Computer Science Department, Rice University, Houston, TX.
Mol Biol Evol. 2020 Jun 1;37(6):1809-1818. doi: 10.1093/molbev/msaa045.
Species tree inference from multilocus data has emerged as a powerful paradigm in the postgenomic era, both in terms of the accuracy of the species tree it produces as well as in terms of elucidating the processes that shaped the evolutionary history. Bayesian methods for species tree inference are desirable in this area as they have been shown not only to yield accurate estimates, but also to naturally provide measures of confidence in those estimates. However, the heavy computational requirements of Bayesian inference have limited the applicability of such methods to very small data sets. In this article, we show that the computational efficiency of Bayesian inference under the multispecies coalescent can be improved in practice by restricting the space of the gene trees explored during the random walk, without sacrificing accuracy as measured by various metrics. The idea is to first infer constraints on the trees of the individual loci in the form of unresolved gene trees, and then to restrict the sampler to consider only resolutions of the constrained trees. We demonstrate the improvements gained by such an approach on both simulated and biological data.
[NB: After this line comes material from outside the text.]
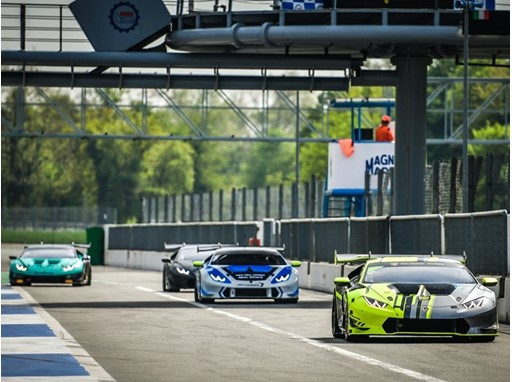 Monza testing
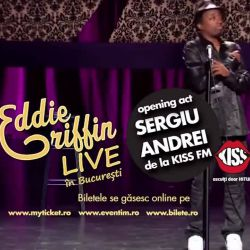 KOMPAS EVENTS ROMANIA proudly present Eddie Griffin: first exclusive show in Romania,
从多基因座数据推断种系发生树已成为后基因组时代的一种强大范例,无论是在产生的种系发生树的准确性方面,还是在阐明塑造进化历史的过程方面。在这个领域,贝叶斯种系发生树推断方法是理想的,因为它们不仅能够产生准确的估计,而且还能够自然地为这些估计提供置信度的度量。然而,贝叶斯推断的繁重计算要求限制了这些方法在非常小的数据集上的适用性。在本文中,我们表明,通过在随机漫步过程中限制所探索的基因树的空间,而不牺牲各种度量标准所衡量的准确性,实际上可以提高多物种合并模型下贝叶斯推断的计算效率。这个想法是首先以未解决的基因树的形式推断出各个基因座的树的约束,然后限制采样器只考虑受约束树的分辨率。我们在模拟和生物数据上展示了这种方法所获得的改进。